Tarea planteada A —
En el fragmento sobre la herejía, ¿qué denominación usa el Concilio Vaticano II en lugar de "herejes" para quienes están de buena fe fuera de la Iglesia católica?

Fragmento del documento —
==*==

La nota característica y tradicional del hereje formal es la pertinacia, es decir, la negación firme y consciente de alguno o algunos de los dogmas y del Magisterio de la Iglesia como regla de fe, estando convencido de su autenticidad divina. Por eso S. Pablo y S. Pedro hablan de falsos hermanos y de falsos doctores. Y ésta es la tónica que permanece en los SS. Padres, en los documentos del Magisterio y en los teólogos. S. Agustín lo afirma con claridad al referirse a los donatistas: «Pero de ningún modo han de ser tenidos como herejes (nequaquam sunt inter haereticos deputandi) los que no defienden sus ideas con pertinaz osadía, aunque en sí sean falsas y perversas, sobre todo si no las engendraron por su propia cuenta y presunción, sino que las heredaron de sus padres seducidos y caídos en el error; y esto, con tal que busquen la verdad con prudente inquietud, y estén dispuestos a corregirse cuando la hubieren encontrado» (Epist. 43,1,1; PL 33,160; De civ. Dei, XVII1,51,1: PL 41,612-613; Contra Cresconium donat., 11,7,9: PL 43, 471-472; De Bapt. contra Donat., V,16: . PL 43,186-187). El sentido patrístico de la h. como libre elección, según vimos, lleva a la misma conclusión recogida por S. Isidoro de que los herejes «perversum dogma cogitantes, arbitrio suo de Ecclesia recesserunt» (Etymol., VIII,3: PL 82, 296; cfr. Clementinas, De Summa Trinitate, 1,1; De usur., V,5; Conc. de Vienne: Denz.Sch. 902,906; Decreto de Graciano, c. Dixit apostolus, 29, taus. XXIV, q. III; S. Tomás, Sum. Th. 2-2 q5 a3; CIC, can. 1.325, § 2; etc.). El Conc. Vaticano 11 ratifica implícitamente esta misma doctrina al eximir de culpabilidad a los que actualmente están de buena fe fuera de la Iglesia católica: «Pero los que ahora nacen y se nutren de la fe de Jesucristo dentro de esas comunidades (separadas) no pueden ser tenidos como responsables del pecado de la secesión, y la Iglesia católica los abraza con fraterno respeto y amor» (Decr. Unitatis redintegratio, 3), y usa para este caso la denominación de hermanos separados, en lugar de herejes.

==*==

Filas del ejercicio —
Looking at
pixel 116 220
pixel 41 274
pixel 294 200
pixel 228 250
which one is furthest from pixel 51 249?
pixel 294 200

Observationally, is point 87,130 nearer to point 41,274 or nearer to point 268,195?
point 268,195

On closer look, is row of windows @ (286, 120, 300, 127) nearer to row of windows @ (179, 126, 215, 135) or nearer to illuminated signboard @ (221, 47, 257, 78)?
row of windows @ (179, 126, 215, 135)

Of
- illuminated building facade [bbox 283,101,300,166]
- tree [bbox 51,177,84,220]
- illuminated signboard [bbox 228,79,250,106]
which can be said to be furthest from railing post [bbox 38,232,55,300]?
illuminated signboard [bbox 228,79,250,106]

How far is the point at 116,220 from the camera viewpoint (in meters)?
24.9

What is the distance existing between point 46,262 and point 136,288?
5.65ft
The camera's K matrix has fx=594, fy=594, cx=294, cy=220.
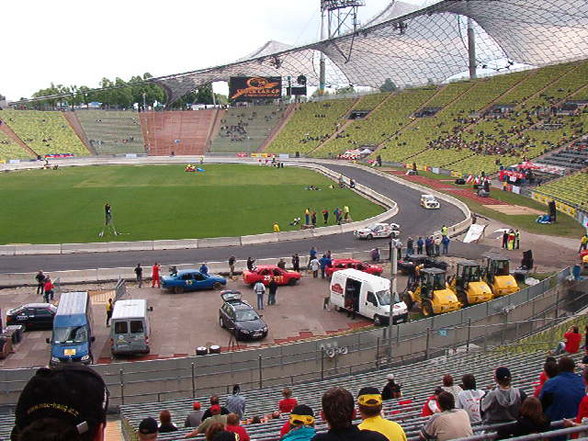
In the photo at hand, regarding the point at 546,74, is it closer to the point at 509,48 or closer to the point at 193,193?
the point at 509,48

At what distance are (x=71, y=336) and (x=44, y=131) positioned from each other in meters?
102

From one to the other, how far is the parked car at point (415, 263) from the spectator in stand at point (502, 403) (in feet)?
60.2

==*==

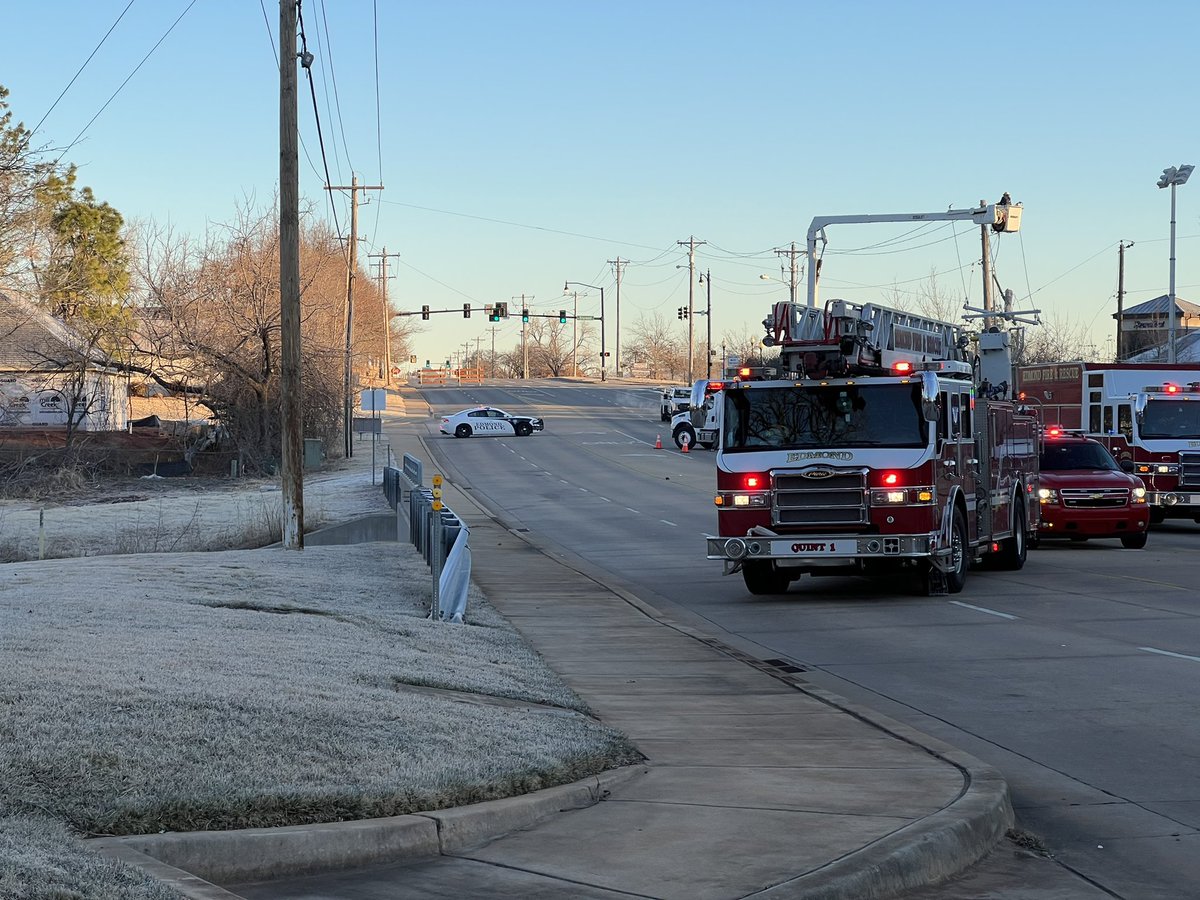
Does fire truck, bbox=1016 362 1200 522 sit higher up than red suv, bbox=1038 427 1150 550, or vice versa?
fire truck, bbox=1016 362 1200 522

==*==

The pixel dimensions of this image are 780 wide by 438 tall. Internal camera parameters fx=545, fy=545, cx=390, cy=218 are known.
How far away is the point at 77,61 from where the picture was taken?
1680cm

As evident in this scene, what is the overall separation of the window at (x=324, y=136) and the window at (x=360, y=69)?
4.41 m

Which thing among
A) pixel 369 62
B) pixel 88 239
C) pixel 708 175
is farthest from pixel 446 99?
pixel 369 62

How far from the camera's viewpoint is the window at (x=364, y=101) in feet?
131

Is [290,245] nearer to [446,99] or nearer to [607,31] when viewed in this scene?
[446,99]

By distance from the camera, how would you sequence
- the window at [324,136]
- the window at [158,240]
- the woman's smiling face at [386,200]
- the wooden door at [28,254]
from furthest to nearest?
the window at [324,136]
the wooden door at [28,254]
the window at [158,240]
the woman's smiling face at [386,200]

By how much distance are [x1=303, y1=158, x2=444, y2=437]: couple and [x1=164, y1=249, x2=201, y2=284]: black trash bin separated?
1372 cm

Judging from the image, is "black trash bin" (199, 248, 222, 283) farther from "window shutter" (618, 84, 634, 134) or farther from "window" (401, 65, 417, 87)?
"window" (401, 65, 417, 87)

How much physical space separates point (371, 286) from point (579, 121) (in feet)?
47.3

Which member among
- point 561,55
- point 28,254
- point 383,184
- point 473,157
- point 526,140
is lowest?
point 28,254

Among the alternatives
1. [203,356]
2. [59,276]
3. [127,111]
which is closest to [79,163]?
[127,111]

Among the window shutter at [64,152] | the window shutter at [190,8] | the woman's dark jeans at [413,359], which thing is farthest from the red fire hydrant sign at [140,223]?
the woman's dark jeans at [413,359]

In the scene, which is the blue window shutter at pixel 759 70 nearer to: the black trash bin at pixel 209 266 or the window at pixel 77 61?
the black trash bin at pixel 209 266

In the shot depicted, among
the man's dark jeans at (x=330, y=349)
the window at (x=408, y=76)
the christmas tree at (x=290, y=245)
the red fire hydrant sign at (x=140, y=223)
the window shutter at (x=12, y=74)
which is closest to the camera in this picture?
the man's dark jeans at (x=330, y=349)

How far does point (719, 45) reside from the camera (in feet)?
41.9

==*==

Tarea planteada B —
Filtra las filas y copia todas las que contengan la palabra "fire".

Respuesta A —
Hermanos separados.

Respuesta B —
Does fire truck, bbox=1016 362 1200 522 sit higher up than red suv, bbox=1038 427 1150 550, or vice versa?
fire truck, bbox=1016 362 1200 522
Among the window shutter at [64,152] | the window shutter at [190,8] | the woman's dark jeans at [413,359], which thing is farthest from the red fire hydrant sign at [140,223]?
the red fire hydrant sign at (x=140, y=223)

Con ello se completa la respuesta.